Extracted text:
=== Section Start ===

It’s also nearly August: which means Labor Day is around the corner. More and more schools, in fact, start their year prior to the unofficial end of summer. So that means, like it or not, it’s time to talk about going back to school. Because soon enough there will be a fall chill in the air, football will start, and, before you know it, it’s Halloween time. 

Why do we advocate talking about going back to school so early? Because chances are, if you’re reading this, you’re either thinking about divorce, separated, in the process of a divorce— or a co-parent who is, in fact, divorced. And as a firm with experienced  family lawyers we continually stress on this blog, the key to healthy co-parenting relationships are communication and time. 

Communication because there are many factors with children returning to school: a non-summertime routine. Let’s face it, school is an ecosystem for our children, and that ecosystem is more complex than ever. 

That means you need to talk respectfully with your co-parent. The greatest assist you could give yourself in doing so would be time. Time for you all to work out your disagreements. Time to get on the same page. Time to consult your child and figure out the logistics of the return to school, while there’s still time. 

So, here’s a list of topics you may want to review with your co-parent well in advance of your child returning to school: 

  • Transportation: Are you children walking? (What about when the weather turns cold?) Taking the bus? Are they being driven, and if so, by who? If you are utilizing a bus service, is there an extra cost? (And if so, who is paying for that?) According to the U.S. Bureau of Labor Statistics, 62% of families have both parents working. Transportation needs to be discussed as soon as possible. 
  • Aftercare: The same with aftercare.  Very few jobs end their day with the school day, and while remote work is still very popular, the issue of who is caring for the children after school is a big one. Are there extra costs for using the school’s after care program? Does one or both parties need a nanny? Who is covering the costs involved?
  • School supplies: Shopping for new school supplies can be a lot of fun, but there are two main things to consider here: time (so you’re not Amazon Prime-ing everything!) and budget. Talk with your co-parent; make sure you’re on the same page for who’s paying for what, and what it costs. 
  • Extracurricular activities: Be it track or the drama club, do you and your co-parent agree with what activities your child should be doing? And, has the cost for such been budgeted for?

=== Section End ===

Work to complete:
(a) Translate this sentence from the post on co-parenting and the return to school into Spanish: "Very few jobs end their day with the school day, and while remote work is still very popular, the issue of who is caring for the children after school is a big one."
(b) Proceed with the post on co-parenting and the return to school, starting right after its final sentence.
The data that come after this text are separate material.

Collected material:

=== Section Start ===

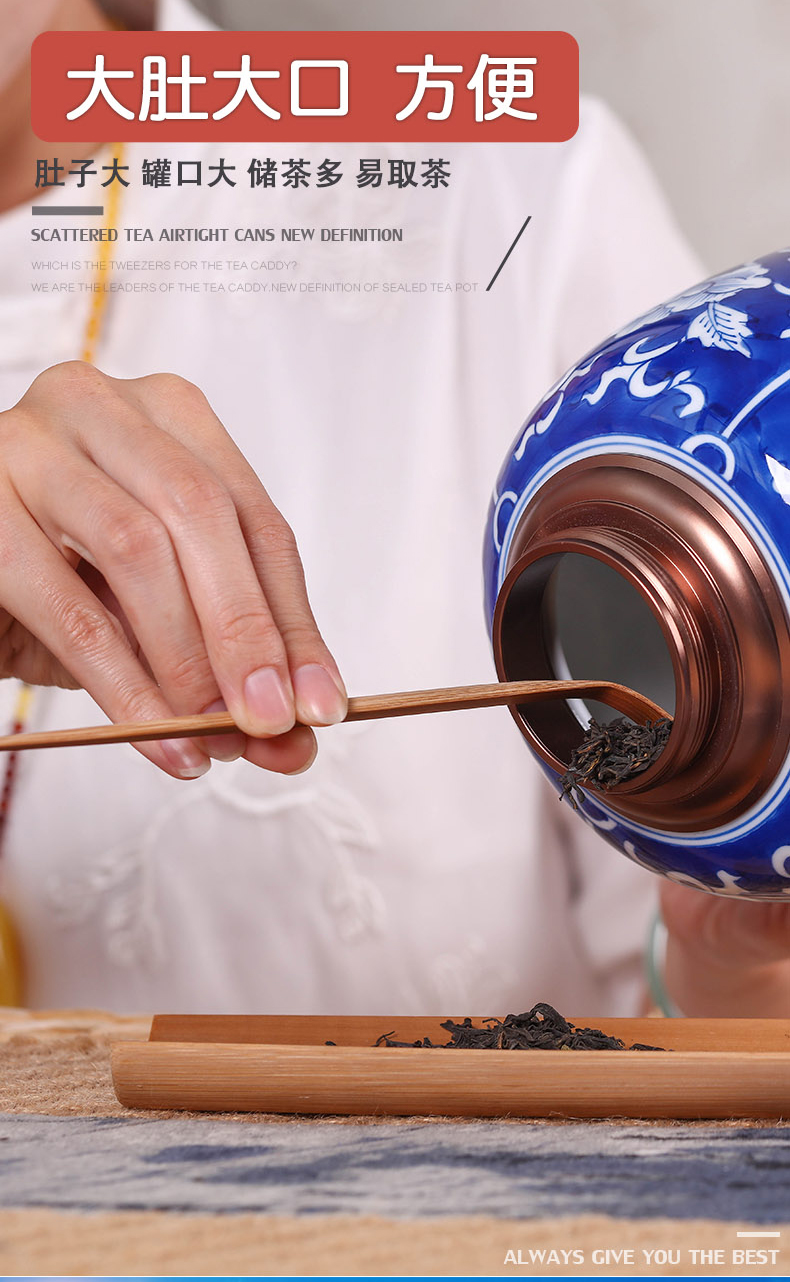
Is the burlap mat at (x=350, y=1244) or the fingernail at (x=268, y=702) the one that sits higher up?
the fingernail at (x=268, y=702)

=== Section End ===

Answers for this exercise:
(a) Muy pocos trabajos terminan su jornada al mismo tiempo que la jornada escolar, y aunque el trabajo remoto sigue siendo muy popular, la cuestión de quién cuida a los niños después de la escuela es importante.

(b)
  • School safety: Unfortunately, this has only increased in past years. Talk with your family, about the school’s plans for active shooter drills, and what’s best for the physical safety— and mental health— of your child. 
  • Homework: What’s expected of your child? Oddly in school these days it can often be that too much homework is assigned, throwing the at-home family life balance off. Talk with your child and your co-parent; make an action plan for how to deal with homework as the school years grind on. (Are there certain subjects a co-parent is better at?) 
  • Pandemic: Are your children vaccinated, and up to date on their shots? What’s your school’s quarantine and/or masking policy? While, thankfully, the pandemic has receded, it’s worth discussing with school officials and your family to know the guidelines going into the year. 
  • Social Media: Does your child have a smartphone? Are they allowed to have a social media account, and if so, have you discussed with them what’s appropriate to post (and what should remain private)? So much of social media usage for children these days unfortunately dovetails with bullying, and it’s worth discussing before a new school year begins. 
  • Friends: Which brings us, naturally, to friends (and, depending upon your child’s age, frenemies). Talk with your child and try to gently level-set their expectations about popularity and friendship for this new year. And when a new friend arrives at your house, don’t be afraid to talk with your co-parent about the behavior you may notice in your child as a result, both positive and negative. 

Everyone at Lesnevich, Marzano-Lesnevich, O’Cathain & O’Cathain, LLC wishes you, your children, and your family a safe, healthy and happy school year that creates wonderful memories for years to come!